El presidente de Estados Unidos, Donald Trump, ha amenazado este jueves con tomar la isla iraní de Kharg, la principal terminal petrolera de Irán, y ha anunciado una tercera noche consecutiva de bombardeos contra el país persa. La declaración, realizada el 11 de junio de 2026, supone una peligrosa escalada en el conflicto entre ambas naciones.
«Tomaremos la isla de Kharg», afirmó Trump, según fuentes de la Casa Blanca. La isla, situada en el Golfo Pérsico, maneja aproximadamente 2 millones de barriles diarios, lo que representa cerca del 90% de las exportaciones de crudo iraní. Su captura por parte de Estados Unidos podría disparar el precio del petróleo a niveles récord y desatar una crisis en el estrecho de Ormuz, por donde transita una quinta parte del consumo mundial de hidrocarburos.
Una escalada sin precedentes
La advertencia de Trump se produce después de dos noches de bombardeos estadounidenses contra Irán, en lo que Washington presenta como un intento de forzar un cambio de régimen o concesiones en el programa nuclear iraní. Analistas en Estados Unidos señalan que la toma de Kharg sería una operación de enorme riesgo, ya que la isla está fuertemente defendida y cualquier ataque podría desencadenar una respuesta masiva de Teherán.
We will be taking Iran’s Kharg Island
La comunidad internacional ha reaccionado con alarma ante la amenaza de Trump.

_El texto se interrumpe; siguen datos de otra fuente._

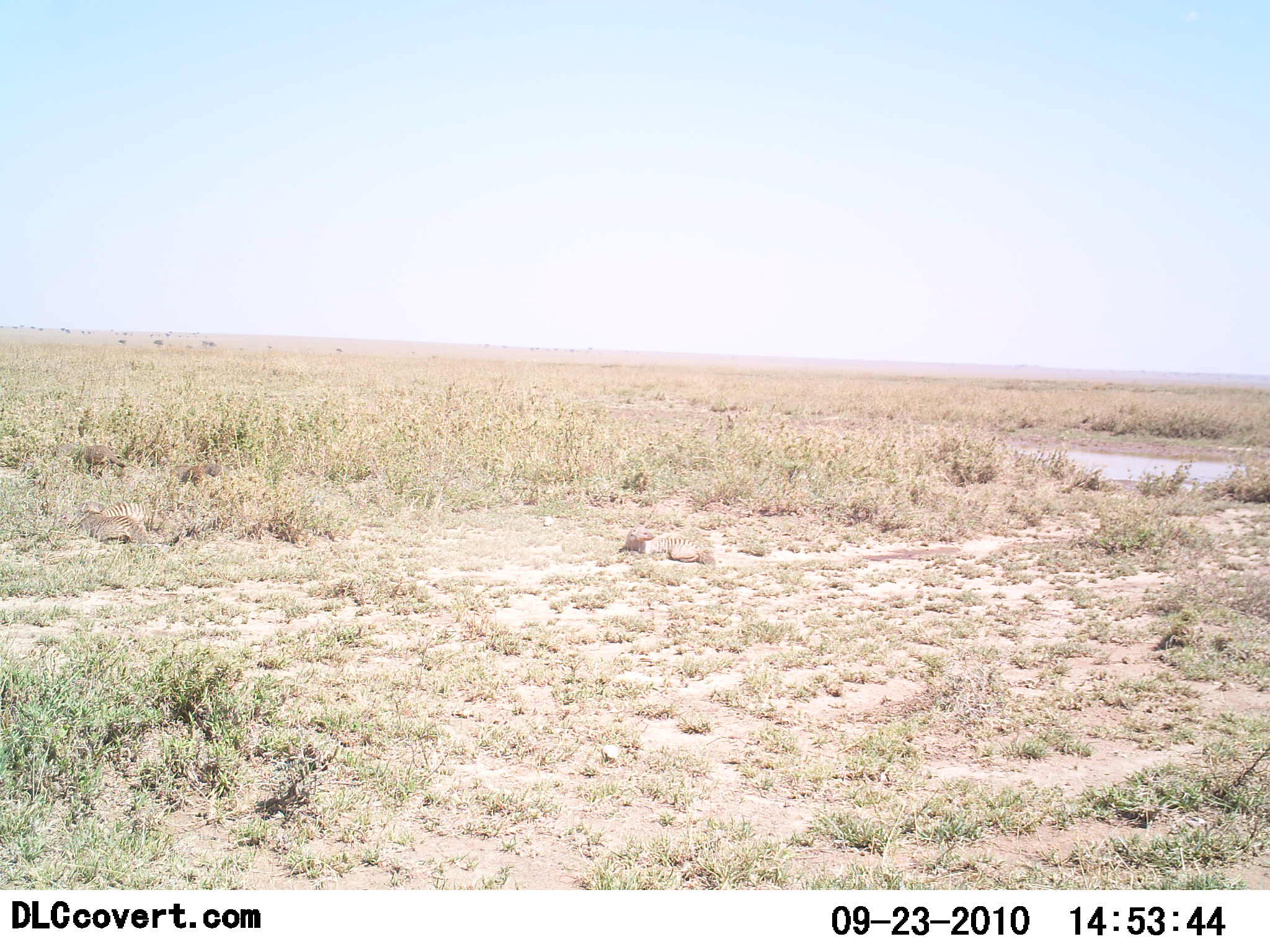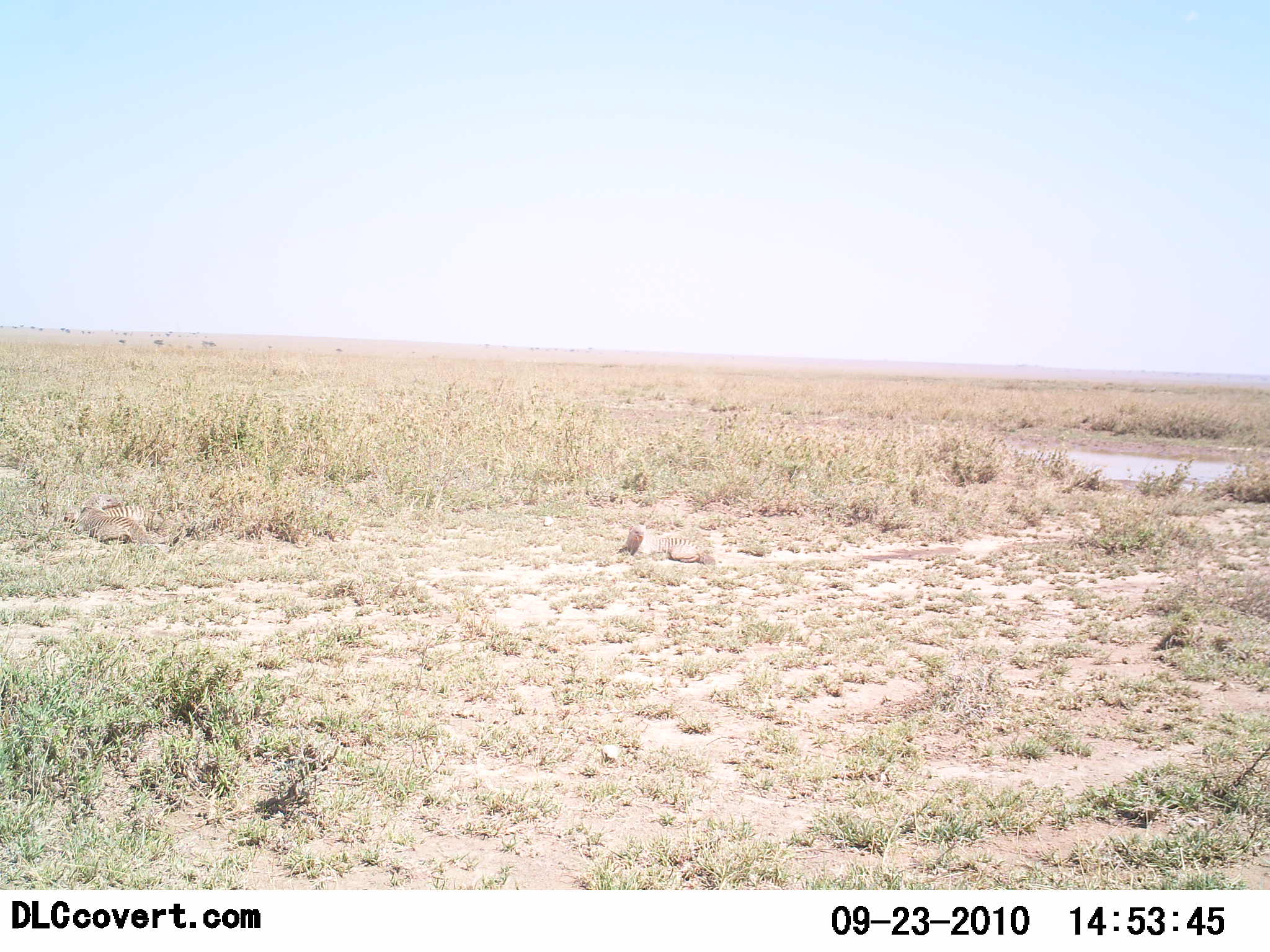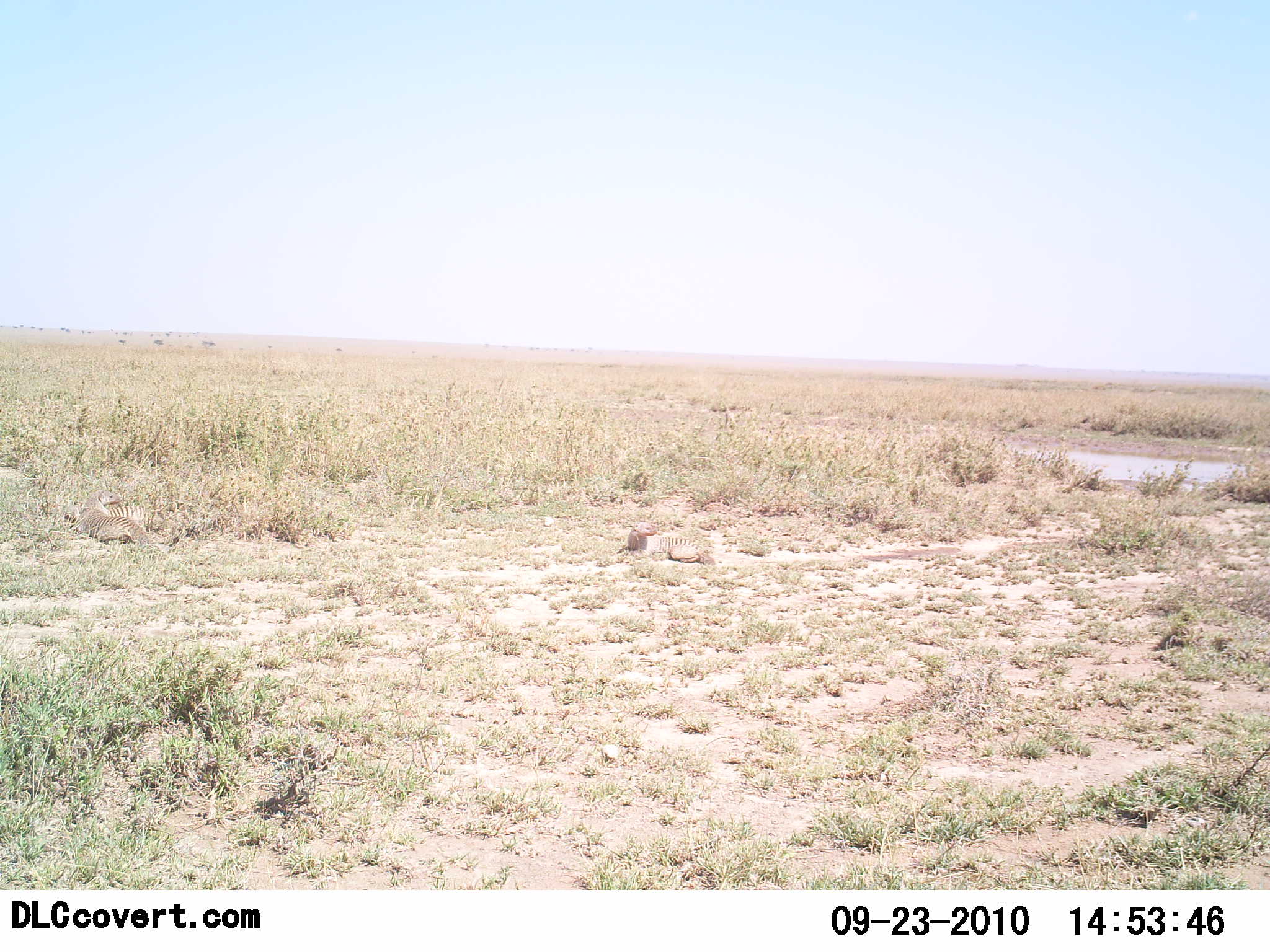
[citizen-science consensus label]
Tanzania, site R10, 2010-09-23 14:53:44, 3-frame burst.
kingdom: Animalia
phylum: Chordata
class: Mammalia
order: Carnivora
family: Herpestidae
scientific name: Herpestidae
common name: mongoose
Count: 4.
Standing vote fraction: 45%.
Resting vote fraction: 27%.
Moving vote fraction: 73%.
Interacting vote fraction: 9%.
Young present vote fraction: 0%.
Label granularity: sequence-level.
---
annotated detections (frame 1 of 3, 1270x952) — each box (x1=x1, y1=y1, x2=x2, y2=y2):
animal: (x1=618, y1=525, x2=704, y2=563); (x1=75, y1=512, x2=148, y2=546); (x1=82, y1=501, x2=151, y2=526); (x1=171, y1=463, x2=227, y2=484); (x1=84, y1=445, x2=126, y2=468); (x1=52, y1=443, x2=75, y2=456)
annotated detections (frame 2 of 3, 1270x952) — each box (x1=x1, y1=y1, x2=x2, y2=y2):
animal: (x1=69, y1=494, x2=161, y2=547); (x1=618, y1=523, x2=702, y2=563); (x1=62, y1=505, x2=155, y2=529)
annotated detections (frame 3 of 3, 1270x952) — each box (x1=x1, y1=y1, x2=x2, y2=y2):
animal: (x1=617, y1=521, x2=713, y2=563); (x1=76, y1=489, x2=148, y2=544); (x1=64, y1=504, x2=150, y2=533)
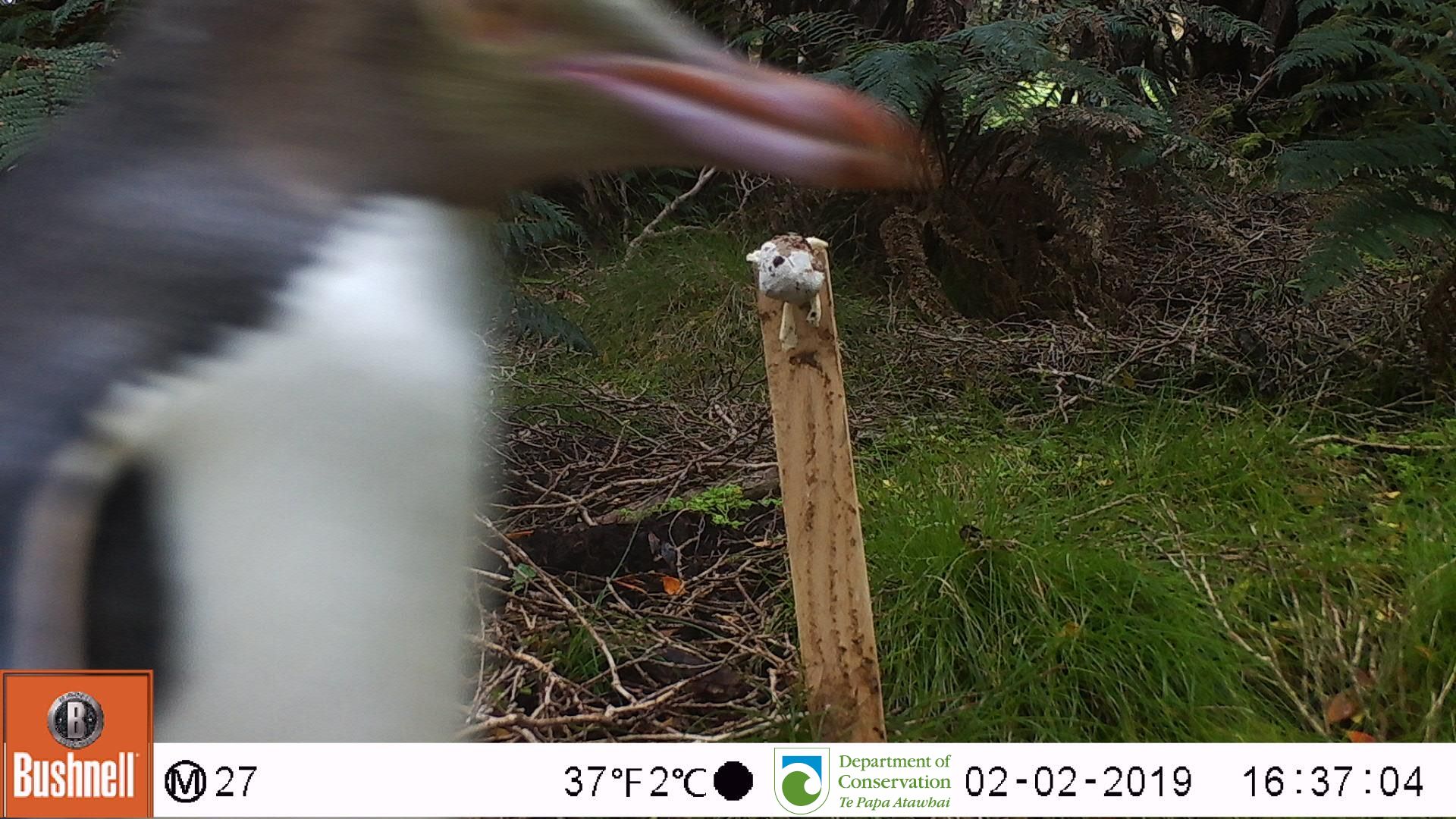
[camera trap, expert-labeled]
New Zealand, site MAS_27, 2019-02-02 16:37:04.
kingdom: Animalia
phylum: Chordata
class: Aves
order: Sphenisciformes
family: Spheniscidae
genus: Megadyptes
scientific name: Megadyptes antipodes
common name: yellow-eyed penguin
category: yellow eyed penguin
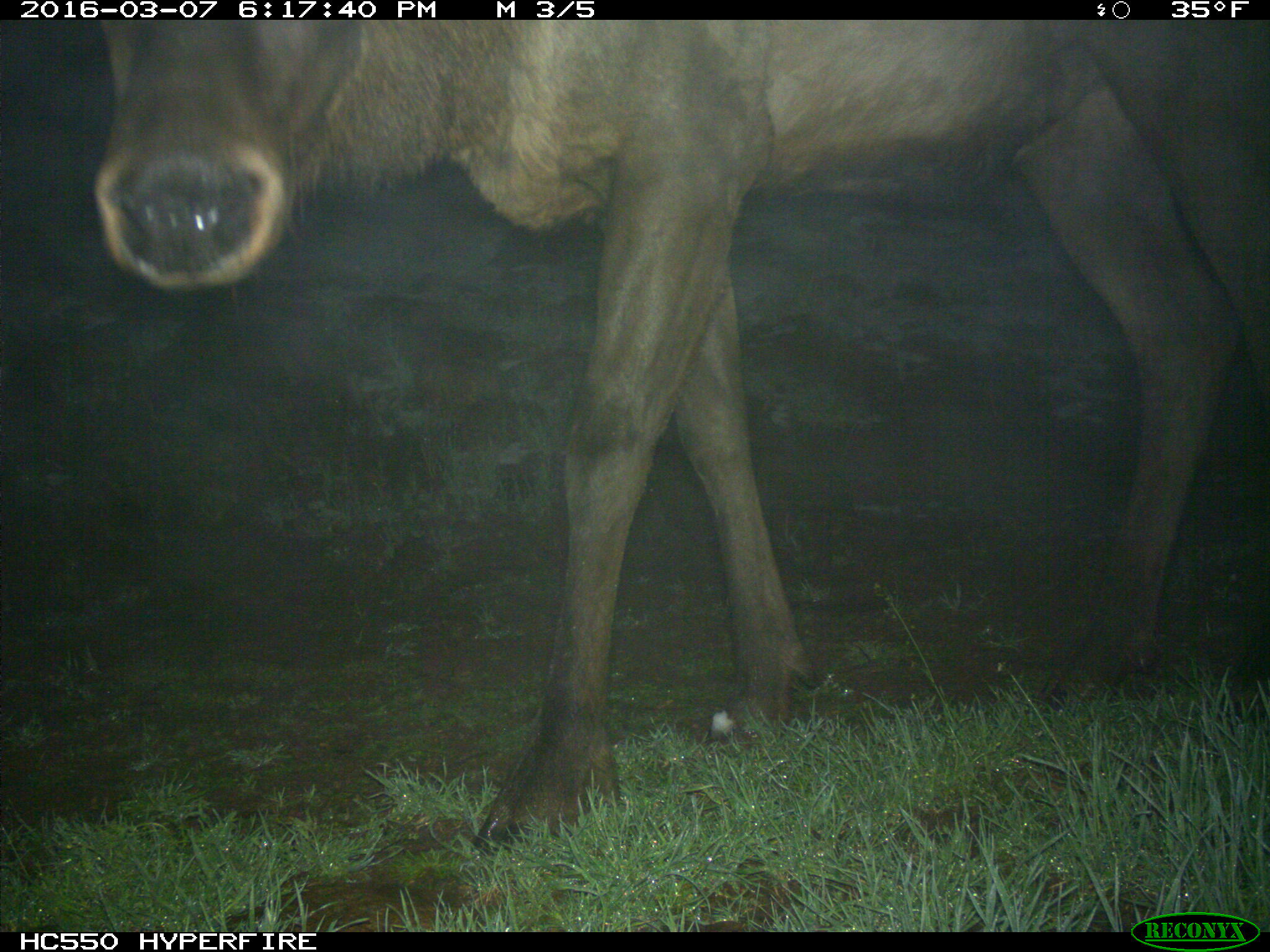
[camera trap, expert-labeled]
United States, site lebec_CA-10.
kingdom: Animalia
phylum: Chordata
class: Mammalia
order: Artiodactyla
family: Cervidae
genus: Cervus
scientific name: Cervus canadensis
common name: elk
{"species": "Cervus canadensis (elk)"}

La Unión Europea ha instado a la contención, mientras que Rusia y China han condenado lo que consideran una «agresión unilateral». Por su parte, Irán ha advertido que cualquier intento de ocupar la isla tendrá consecuencias devastadoras para la estabilidad regional y el suministro energético mundial.
El secretario de Defensa estadounidense, Pete Hegseth, no ha confirmado si se prepara un desembarco anfibio, pero fuentes del Pentágono indican que se han desplegado fuerzas de élite en la región. La situación sigue siendo extremadamente tensa, con ambos bandos en máxima alerta.